▸ BLOK TEKS:
SPAIRUM: Startup Ramah Lingkungan, Penghilang Dahaga Mahasiswa!

Contents

Minum air kemasan

Kegiatan perkuliahan yang padat pasti membuat teman-teman merasa cepat lelah. Karena itu, air minum adalah salah satu bawaan wajib agar tetap fokus kegiatan sehari-hari. Untuk mencari yang praktis, pasti banyak yang memilih untuk membeli air minum kemasan di kampus. Sayangnya, ini berdampak pada banyaknya sampah plastik di lingkungan kampus.

Dari sini lah, SPAIRUM hadir sebagai startup ramah lingkungan pemberi solusi pengurangan sampah sekaligus penghilang dahaga!

Kenapa mahasiwa lebih suka membeli air minum kemasan?

Ini kegelisahan Naufal yang jadi bibit lahirnya SPAIRUM.

Bagi teman-teman mahasiswa, pasti paham kan betapa padatnya kegiatan di kampus? Saking padatnya, pasti ada banyak alasan kenapa mahasiswa lebih memilih untuk membeli air minum kemasan di kampus. Misalnya, ada alasan karena tidak sempat mengisi botol air minum karena berangkat terburu-buru. Ada juga yang merasa kalau botol air minum akan menambah beban di tas yang sudah penuh dengan modul dan laptop. Tidak jarang juga yang beralasan kalau tidak memiliki botol minum isi ulang atau tumbler minum.

Apapun alasannya, pasti valid kok. Memang, walaupun air minum adalah kebutuhan primer untuk sehari-hari, memiliki botol air minum pribadi belum menjadi kebutuhan yang mendesak. Apalagi, dengan banyaknya warung-warung di kantin di sekitar kampus, mahasiswa akan lebih memilih air minum kemasan karena aksesibilitas lebih mudah dan lebih praktis.

Sayangnya, tentu saja hal ini menimbulkan masalah yaitu tingginya penggunaan plastik sekali pakai. Seperti yang sudah umum diketahui masyarakat, limbah plastik sulit untuk didaur ulang apalagi untuk terurai. Bayangkan saja, jika dalam sehari seorang mahasiswa membeli kemasan air minum sebanyak 2x. Dalam seminggu Ia ke kampus saja, setidaknya ada 10 botol sampah plastik. Itu hanya satu orang. Nah, bayangkan jika dikali jumlah mahasiswa dalam satu kelas, satu jurusan, satu kampus, atau bahkan seluruh Indonesia.

Tentu saja, tidak semua mahasiswa lebih suka membeli air minum kemasan. Tetapi, jika di lihat melalui gambaran di atas, tetap saja jumlah sampah air minum kemasan plastik ini akan banyak, bukan?

Kembali lagi ke alasan awal, air minum kemasan plastik itu mudah dicari dan lebih praktis. Dimanapun mahasiswa pergi, di tiap sudut kampus pasti ada saja yang menjual air minum kemasan. Jadi, mereka akan merasa tenang walaupun tidak membawa botol pribadi. Jika air minum kemasan itu sudah habis, mereka juga tinggal membuangnya saja. Tidak perlu membawa botol atau tumbler yang memberatkan tas.

▸ CATATAN:
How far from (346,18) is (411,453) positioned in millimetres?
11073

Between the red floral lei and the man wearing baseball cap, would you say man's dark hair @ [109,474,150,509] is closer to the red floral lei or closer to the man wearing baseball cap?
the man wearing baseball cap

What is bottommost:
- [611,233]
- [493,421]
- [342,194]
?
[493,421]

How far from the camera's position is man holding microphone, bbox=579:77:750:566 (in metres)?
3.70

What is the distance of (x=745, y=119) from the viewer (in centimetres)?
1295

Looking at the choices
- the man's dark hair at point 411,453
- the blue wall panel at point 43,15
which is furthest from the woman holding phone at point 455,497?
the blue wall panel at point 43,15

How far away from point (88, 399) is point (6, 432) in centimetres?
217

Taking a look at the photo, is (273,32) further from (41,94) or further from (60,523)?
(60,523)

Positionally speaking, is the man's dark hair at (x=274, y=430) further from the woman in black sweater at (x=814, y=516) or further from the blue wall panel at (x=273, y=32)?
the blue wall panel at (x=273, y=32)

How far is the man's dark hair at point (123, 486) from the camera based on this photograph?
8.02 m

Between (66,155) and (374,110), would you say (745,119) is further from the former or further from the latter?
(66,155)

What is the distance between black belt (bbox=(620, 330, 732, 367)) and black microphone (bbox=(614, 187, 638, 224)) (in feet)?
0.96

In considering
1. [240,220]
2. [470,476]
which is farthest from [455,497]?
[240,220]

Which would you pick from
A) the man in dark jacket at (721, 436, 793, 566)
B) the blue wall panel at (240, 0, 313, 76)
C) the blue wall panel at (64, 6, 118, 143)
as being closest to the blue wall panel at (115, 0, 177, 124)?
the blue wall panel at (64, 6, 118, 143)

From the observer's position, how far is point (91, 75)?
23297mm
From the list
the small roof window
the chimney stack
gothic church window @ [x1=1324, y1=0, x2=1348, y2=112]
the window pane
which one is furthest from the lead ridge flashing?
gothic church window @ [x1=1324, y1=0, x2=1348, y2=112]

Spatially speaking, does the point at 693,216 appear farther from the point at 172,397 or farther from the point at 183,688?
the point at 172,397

▸ TUGAS ANDA: Kutip tanpa perubahan bagian teks tentang SPAIRUM di atas, antara "Sayangnya, tentu saja" dan "bahkan seluruh Indonesia.", termasuk kedua bagian tersebut.

▸ JAWABAN YANG DIHARAPKAN:
Sayangnya, tentu saja hal ini menimbulkan masalah yaitu tingginya penggunaan plastik sekali pakai. Seperti yang sudah umum diketahui masyarakat, limbah plastik sulit untuk didaur ulang apalagi untuk terurai. Bayangkan saja, jika dalam sehari seorang mahasiswa membeli kemasan air minum sebanyak 2x. Dalam seminggu Ia ke kampus saja, setidaknya ada 10 botol sampah plastik. Itu hanya satu orang. Nah, bayangkan jika dikali jumlah mahasiswa dalam satu kelas, satu jurusan, satu kampus, atau bahkan seluruh Indonesia.